The Saudi Foreign Minister also said on Monday that an Arab summit in Riyadh this week must produce a united stance on an Arab initiative for peace with Israel.
“If the Arabs have a clear and strong position on the initiative, the more the chance of it being adopted internationally and serious peace negotiations entered,” Prince Saud told the opening session of Arab foreign ministers meeting to prepare for the March 28-29 summit.
Most Arab states have backed the peace plan but Saudi Arabia is lobbying Islamist group Hamas, which heads the Palestinian government, to give full support to the plan.
A senior Palestinian official said Hamas leader Khaled Meshaal had told Saudi leaders on Sunday his group would not voice any opposition to the Arab peace plan at the summit.

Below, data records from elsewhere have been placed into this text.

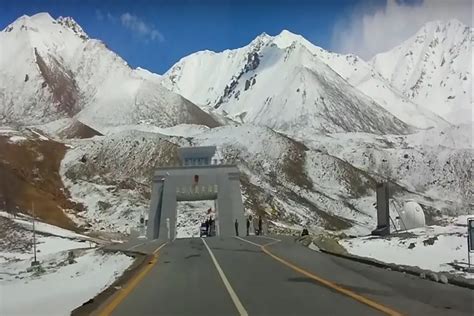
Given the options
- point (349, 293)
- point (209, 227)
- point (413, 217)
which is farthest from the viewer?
point (209, 227)

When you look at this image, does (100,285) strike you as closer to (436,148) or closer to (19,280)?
(19,280)

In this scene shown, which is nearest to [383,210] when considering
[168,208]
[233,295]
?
[233,295]

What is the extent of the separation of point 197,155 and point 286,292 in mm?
61744

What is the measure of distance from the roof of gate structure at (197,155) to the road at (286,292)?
178 ft

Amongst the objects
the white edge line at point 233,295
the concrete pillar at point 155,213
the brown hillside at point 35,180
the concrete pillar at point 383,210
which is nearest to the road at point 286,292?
the white edge line at point 233,295

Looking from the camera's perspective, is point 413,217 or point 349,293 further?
point 413,217

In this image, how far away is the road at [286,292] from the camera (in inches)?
466

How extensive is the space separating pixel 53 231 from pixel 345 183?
91.0 meters

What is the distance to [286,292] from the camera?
46.4ft

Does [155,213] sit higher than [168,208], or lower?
lower

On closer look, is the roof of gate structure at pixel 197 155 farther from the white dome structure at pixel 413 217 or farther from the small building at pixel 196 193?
the white dome structure at pixel 413 217

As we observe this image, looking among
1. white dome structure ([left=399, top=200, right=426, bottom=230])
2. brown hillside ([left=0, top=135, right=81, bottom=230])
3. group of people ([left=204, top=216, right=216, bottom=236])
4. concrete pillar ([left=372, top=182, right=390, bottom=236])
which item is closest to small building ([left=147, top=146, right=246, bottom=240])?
group of people ([left=204, top=216, right=216, bottom=236])

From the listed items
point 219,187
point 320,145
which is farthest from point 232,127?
point 219,187

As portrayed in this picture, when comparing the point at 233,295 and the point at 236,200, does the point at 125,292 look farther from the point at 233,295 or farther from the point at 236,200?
the point at 236,200
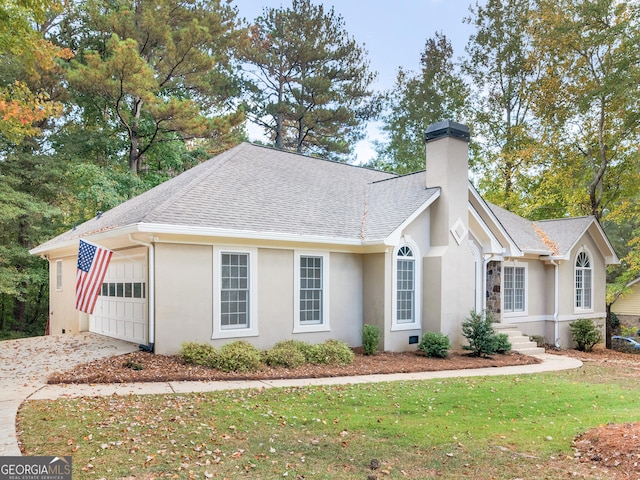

“Hamas will not contradict the Arab consensus, but will not voice a position on the Arab initiative,” the senior official, speaking to Reuters, quoted Meshaal as saying.
The summit, to be attended by Arab heads of state, is expected to relaunch the plan which offers Israel normal ties with all Arab states in return for full withdrawal from all land occupied in the 1967 Middle East war.
“The summit should produce a single Arab voice on key issues such as the Palestinian question, the number one Arab issue,” Prince Saud said.
“(It) is the best framework for a comprehensive and fair resolution of not only the Palestinian-Israeli problem but the entire Arab-Israeli conflict,” he added.
Israel rejected the Arab initiative in 2002 and continues to object to some elements.
Hamas has avoided giving clear support for the plan, which appears set to become the centrepiece of international efforts to start Israeli-Palestinian talks to end the conflict.
Hamas officials have welcomed the idea of a Palestinian state in the Gaza Strip and occupied West Bank, including Arab East Jerusalem, but reject an explicit recognition of Israel.
The Saudi foreign minister also said the summit would be an “important chance” to promote reconciliation in Lebanon, where opposition groups led by Iranian-backed Hezbollah are trying to bring down the Saudi and Western-backed government.